When I first found out that my guests were staying at FM 7 Resort & Hotel, I kind of underestimated the traffic to get there. I knew that the hotel was near from Jakarta International Airport, and I knew going to the airport probably only took an hour from my place, and I knew the traffic would possibly be a bit crowded, but I didn’t know that the way out of the tollway to the hotel was going to be gridlock.
I miscalculated the whole journey. Amoud & Dipti asked to be picked up at 10 am at the hotel cause we were going to have a Jakarta Half Day Tour that they booked from toursbylocals. At 10.30, I was close to their hotel but the road was congested, my car didn’t move at all. I panicked. The hotel staff, who was asked by Dipti, called to confirm about my arrival and the tour. With regret, I told her that I was going to be late and it would take 15 mins to reach there from where I was.
True. I was late 45 minutes from our schedule. I begged for forgiveness and was ready to receive complaints from them, even if Amoud & Dipti wanted to scold me, I was prepared and would not try to defend myself. But…
I WAS WRONG.
They were more confused than angry. The thing was, they said, the hotel staffs didn’t understand English properly so when Dipti tried to contact me, it took half an hour and she was devastated about it. But, it wasn’t long until things got better and we had a good conversation.
When we reached out first destination, doubt started to occur. Doubt whether we could finish the tour on time because Amoud & Dipti needed to catch a flight to Yogyakarta at 6 pm, which meant they had to be at the airport at 5 the latest to check in. They insisted to go to the observation deck at the top of the Monument even though there was a school trip so the queue was long by school students.

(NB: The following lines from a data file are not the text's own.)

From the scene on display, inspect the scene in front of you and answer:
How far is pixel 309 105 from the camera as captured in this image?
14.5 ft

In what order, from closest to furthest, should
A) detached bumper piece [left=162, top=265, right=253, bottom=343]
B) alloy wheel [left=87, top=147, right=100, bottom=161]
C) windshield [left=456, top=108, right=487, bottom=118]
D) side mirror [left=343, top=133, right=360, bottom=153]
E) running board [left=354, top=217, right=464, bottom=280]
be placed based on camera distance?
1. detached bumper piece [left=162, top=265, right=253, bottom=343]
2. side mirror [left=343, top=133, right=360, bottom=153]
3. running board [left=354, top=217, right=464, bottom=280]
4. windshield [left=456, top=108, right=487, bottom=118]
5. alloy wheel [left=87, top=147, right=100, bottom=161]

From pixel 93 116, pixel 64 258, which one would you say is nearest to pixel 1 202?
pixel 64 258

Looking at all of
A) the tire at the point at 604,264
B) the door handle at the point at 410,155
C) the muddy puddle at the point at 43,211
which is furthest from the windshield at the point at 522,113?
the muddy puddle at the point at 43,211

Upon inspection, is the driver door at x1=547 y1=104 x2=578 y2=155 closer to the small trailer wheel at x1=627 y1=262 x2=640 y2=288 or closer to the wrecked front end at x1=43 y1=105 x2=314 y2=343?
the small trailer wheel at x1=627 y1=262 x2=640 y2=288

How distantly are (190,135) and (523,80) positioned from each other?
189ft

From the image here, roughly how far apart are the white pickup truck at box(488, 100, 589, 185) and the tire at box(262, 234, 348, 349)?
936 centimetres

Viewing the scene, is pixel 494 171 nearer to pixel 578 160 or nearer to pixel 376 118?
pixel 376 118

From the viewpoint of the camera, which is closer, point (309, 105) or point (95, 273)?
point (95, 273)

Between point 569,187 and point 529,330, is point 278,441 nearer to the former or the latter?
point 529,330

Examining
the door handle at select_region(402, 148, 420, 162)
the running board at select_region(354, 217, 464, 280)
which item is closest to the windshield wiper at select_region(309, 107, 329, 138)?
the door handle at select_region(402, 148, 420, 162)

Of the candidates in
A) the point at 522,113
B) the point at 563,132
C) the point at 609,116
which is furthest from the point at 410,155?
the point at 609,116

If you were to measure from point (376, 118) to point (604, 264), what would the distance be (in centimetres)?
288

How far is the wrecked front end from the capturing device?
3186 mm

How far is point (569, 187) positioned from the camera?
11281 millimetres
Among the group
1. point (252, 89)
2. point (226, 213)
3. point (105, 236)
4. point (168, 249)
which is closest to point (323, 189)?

Then we came up with a plan to go to Istiqlal Mosque first, then return. This tour started to feel like an Amazing Race already. Every minute counts. No. every second counts. What I liked about them was, even though we were worried about the time, we managed to laugh, talk about stuffs casually. I kinda adore them for this. For enjoying moments, whatever the circumstances.

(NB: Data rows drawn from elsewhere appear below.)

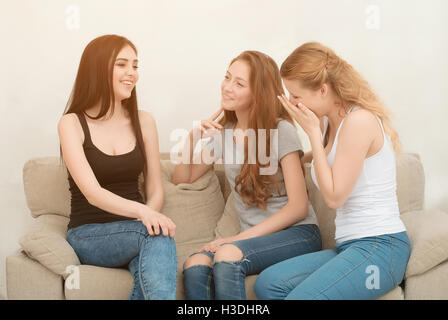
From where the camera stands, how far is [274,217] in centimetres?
206

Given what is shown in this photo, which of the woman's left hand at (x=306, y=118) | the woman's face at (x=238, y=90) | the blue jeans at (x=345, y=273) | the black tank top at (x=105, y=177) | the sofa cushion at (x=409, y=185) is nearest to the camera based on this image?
the blue jeans at (x=345, y=273)

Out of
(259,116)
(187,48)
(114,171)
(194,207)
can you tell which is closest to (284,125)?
(259,116)

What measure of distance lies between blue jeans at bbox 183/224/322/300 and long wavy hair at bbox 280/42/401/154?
50cm

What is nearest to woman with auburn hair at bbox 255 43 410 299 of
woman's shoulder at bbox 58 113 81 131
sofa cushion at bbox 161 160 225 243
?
sofa cushion at bbox 161 160 225 243

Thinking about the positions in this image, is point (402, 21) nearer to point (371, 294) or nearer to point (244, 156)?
point (244, 156)

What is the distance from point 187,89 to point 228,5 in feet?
1.65

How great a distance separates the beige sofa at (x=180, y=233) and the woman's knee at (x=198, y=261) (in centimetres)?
7

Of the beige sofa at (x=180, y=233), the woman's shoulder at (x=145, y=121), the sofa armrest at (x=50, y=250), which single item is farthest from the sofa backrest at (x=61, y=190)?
the woman's shoulder at (x=145, y=121)

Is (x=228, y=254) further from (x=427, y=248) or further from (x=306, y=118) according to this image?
(x=427, y=248)

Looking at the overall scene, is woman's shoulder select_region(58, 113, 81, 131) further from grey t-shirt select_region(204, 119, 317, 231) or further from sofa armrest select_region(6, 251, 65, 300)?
grey t-shirt select_region(204, 119, 317, 231)

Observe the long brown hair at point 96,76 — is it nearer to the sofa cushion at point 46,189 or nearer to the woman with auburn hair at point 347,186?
the sofa cushion at point 46,189

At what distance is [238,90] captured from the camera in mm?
2148

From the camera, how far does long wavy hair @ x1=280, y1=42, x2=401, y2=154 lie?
1.84 m

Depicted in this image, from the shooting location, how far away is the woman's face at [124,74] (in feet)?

We had a good tour in Mosque Istiqlal, but when we arrived at the National Monument, the queue, though was not as long as before, was still quite long. But they still wanted to go up. So we prepared some plans and calculated time.

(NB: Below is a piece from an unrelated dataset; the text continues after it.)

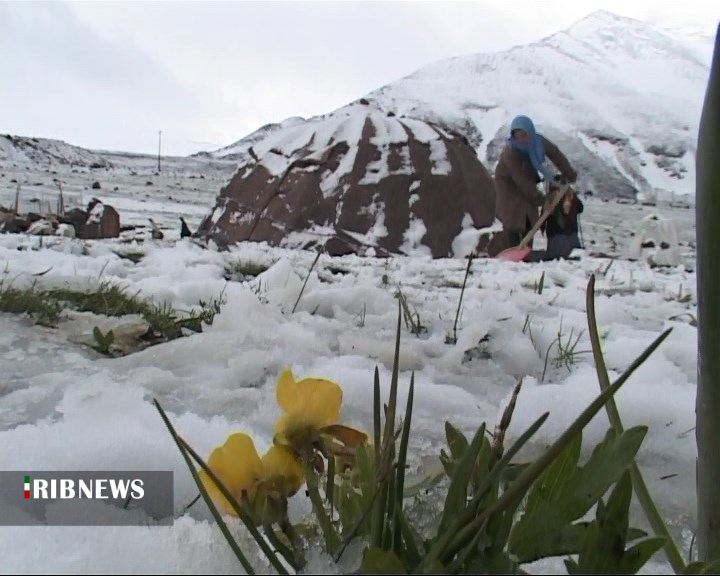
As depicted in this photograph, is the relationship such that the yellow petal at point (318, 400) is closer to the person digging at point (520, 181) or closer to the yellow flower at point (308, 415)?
the yellow flower at point (308, 415)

While waiting for the elevator, I got to know them better. My “curious” question was, “How did you two meet?”. I always tried to ask this question to my guests. Of course when I felt like we were really close and tried not to be annoying or nosy. They answered casually, but their answer was quite surprising for me.
“Through matrimonial website”.
“Ah, I see”.
“Our parents put our profile though, they tried to match-make us”.
I was speechless. But it turned out to be a very common thing in India for your parents to prepare a partner for yourself.
“Of course they had to ask us and we had a chance to disagree with them about the candidate. But that’s how it works and it’s been going on for ages”.
I was still surprised but when i did a little research (read: google), this was what I found : http://www.huffingtonpost.com/2009/03/03/indian-parents-look-to-we_n_171363.html
The more surprising fact was that…it works! They told me about the divorce rate and stuffs and convinced me that it’s been working so, there must’ve been something right happening. True that.
After an hour waiting for the elevator we managed to go up and I was in huge relieve when Dipti said… “Wow! This is gorgeous. Totally worth the wait”. Pfiuh.
Even though my tour included going to the old town, we didn’t take the risk and went straight to the airport because it was a quarter to 4 already, but I promised to take them to the old town when they returned from their trip in Bali to have a sightseeing of the old town in the evening.
And we did. We visited the old port of Sunda Kelapa and the old town square at around 11 pm some days later after their visit to Bali and before they flew to India to spend the rest of the holiday.